Five university cities in Germany will participate in the RCT, with one institution in each city representing SNT and another TF-PDT; each institution will also establish a MA-WL (figures 2 and 3).
Inclusion criteria include outpatients of all sexes with a primary diagnosis of PTSD-CM by a caretaker or person in authority over them before the age of 18 years (age 18–65 years).
Exclusion criteria for A-1 include current psychotic disorders, ongoing abuse, acute suicidality in the previous 3 months requiring referral to an emergency room or hospitalisation (implying that suicidality is serious and cannot be handled on an outpatient basis, and the patient cannot form credible contract), substance dependence, not in remission for at least 3 months, borderline personality disorder, dissociative identity disorder, organic mental disorder, severe medical conditions incompatible with psychotherapy and concurrent psychotherapy. Borderline personality disorder will be excluded since long-term therapy is required to offer these patients an adequate treatment16–19 Thus, our sample will be representative of patients with PTSD-CM without a borderline personality disorder. While continuation of pharmacotherapy is permitted as long as it has been ongoing for at least 3 months prior to study entry, neither (newly applied) additional pharmacotherapy nor (concurrent) psychotherapy is permitted.
STAIR Narrative Therapy
SNT is a manual-guided modular and sequential form of CBT. In the first eight sessions, patients are trained in emotional and interpersonal skills, followed by eight further sessions of modified narrative prolonged exposure.4 5 Two interventions have been added to standard prolonged exposure, that is, grounding exercises immediately after exposure and cognitive reappraisal of the trauma focusing on interpersonal schemes.7 Between sessions, repeated practice of interpersonal skills is performed.7 The existing RCTs of SNT encompassed 16 sessions.4 5 In order to further improve the efficacy of the treatment, a more flexible application of SNT has recently been presented.7 This flexible protocol allows for (1) skipping protocol sessions, (2) repeating sessions and (3) having non-protocol sessions.7 There are three constraints, that is, three sessions of skills training in emotion regulation, four sessions of skills training in interpersonal functioning, five sessions of narrative work and two sessions that bookend the treatment (14 sessions) are mandatory. Between 2 and 10 additional sessions may be carried out for a maximum of 24 sessions (16+8).7
Following a psychodynamic approach,20 manual-guided TF-PDT puts a specific focus on ego functions, specifically on affect regulation, resources and interpersonal relationships.8–10 Specific treatment techniques are used to stabilise the patients, such as establishing a secure alliance and strengthening the patients feeling of control (eg, by informing the patient about the disorder and the treatment). In addition, imaginative techniques, inner child work,8 and techniques to manage dissociative states and to improve mentalisation are applied on a psychodynamic basis.8 In order to foster working through from a psychodynamic perspective,21 22 patients are encouraged to also apply these techniques between sessions.8 21 22 The interventional style is more active and supportive and less neutral than in classical psychoanalysis.8 Regressive transferences are avoided. Repairing ruptures in the alliance may be necessary.23 After achieving control over emotional responses, traumatic memories may be processed.8 Instead of working through traumatic experiences in the ‘here and now’ of the transference, techniques are used for working them through in the ‘there and then’, for example, by the screen technique.8 As SNT, TF-PDT will encompass up to 24 sessions. Finally, conscious and unconscious conflicts may be addressed by the psychodynamic techniques of confrontation, clarification and interpretation.8
As major differences between SNT and TF-PDT, exposure is not mandatory and less intensively applied in TF-PDT; TF-PDT is less strictly structured; and role plays, diaries and assertiveness training are not included. Instead, TF-PDT emphasises positive self-representations and imaginations, the therapeutic alliance, mentalisation, and the handling of transference and countertransference; in addressing conflicts confrontation, clarification and interpretation may be used.

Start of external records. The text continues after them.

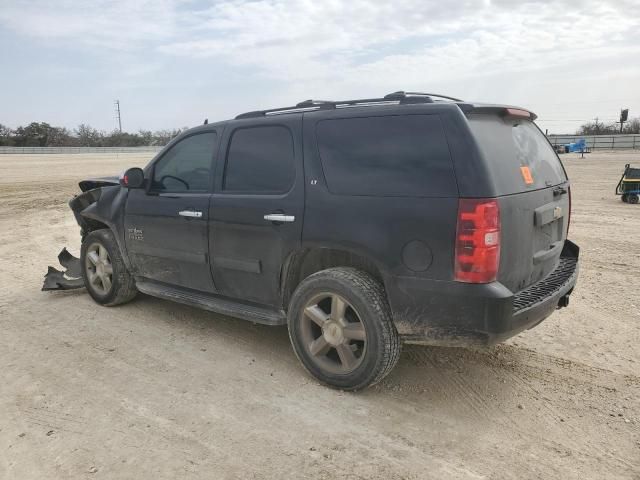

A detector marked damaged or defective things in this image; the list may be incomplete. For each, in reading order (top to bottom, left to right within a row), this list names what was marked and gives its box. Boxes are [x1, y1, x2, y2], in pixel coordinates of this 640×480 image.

detached bumper piece on ground [42, 249, 85, 290]
damaged front end [43, 175, 123, 288]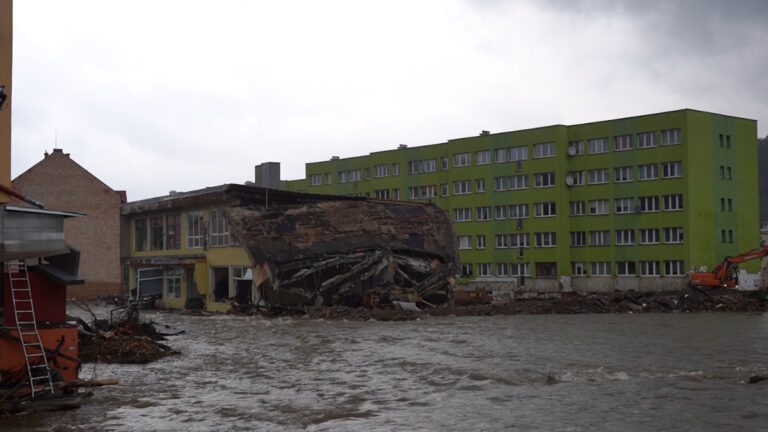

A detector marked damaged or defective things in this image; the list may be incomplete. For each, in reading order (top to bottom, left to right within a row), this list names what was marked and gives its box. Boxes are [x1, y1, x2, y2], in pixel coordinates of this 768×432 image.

broken window [166, 215, 182, 251]
broken window [188, 211, 206, 248]
broken window [208, 208, 230, 246]
ripped-off roof section [226, 199, 456, 266]
broken window [212, 264, 230, 302]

Psychotherapists are required to have completed their training in psychotherapy according to the German guidelines or must be in advanced psychotherapeutic training, implying that they are allowed to treat patients under supervision. For the trial, they have been specifically trained in workshops by experts of each approach in either SNT or TF-PDT. Dr Cloitre and Dr Wöller, who developed the SNT/TF-PDT manual, have been involved by supervising the main SNT/TF-PDT trainers and supervisors. In each centre, experienced supervisors attended the workshops and will closely supervise the therapists of the respective treatment during the trial. Supervision will take place weekly during the first 6 months of the study and fortnightly for the final 18 months. Before inclusion in the study, each therapist will have to competently treat one training case under supervision. No therapist will apply both SNT and TF-PDT. All patients will be treated in an outpatient setting.
In the MA-WL group, patients will wait for treatment for 24 weeks, corresponding to the duration of SNT and TF-PDT. Minimal attention includes regular phone calls every 4 weeks to check the patients’ status,4 a measure also carried out for ethical reasons. In order to maintain masking, telephone calls will be carried out by a person involved neither in outcome assessment nor in treatment. After the waiting period, participants may choose either SNT or TF-PDT. The post-treatment data of the MA-WL will not be included in the main data analysis.
For the individual patient, treatment may be terminated in case of adverse events (AEs), serious adverse events (SAEs) or non-compliance and must be terminated in case of patient withdrawing consent or investigator terminating treatment. A single centre may be excluded in case of unsatisfactory enrolment or data collection, accumulated (S)AEs or major failures to adhere to the study protocol. The study as a whole may be terminated in case of accumulated (S)AEs or change of risk–benefit considerations.
Monitoring and treatment fidelity
All treatment sessions will be audio-taped and checked for treatment integrity during supervisory sessions by specifically trained and experienced supervisors in each centre. In addition, treatment integrity will be empirically examined in a specific project (B-1; see further for details, figure 1).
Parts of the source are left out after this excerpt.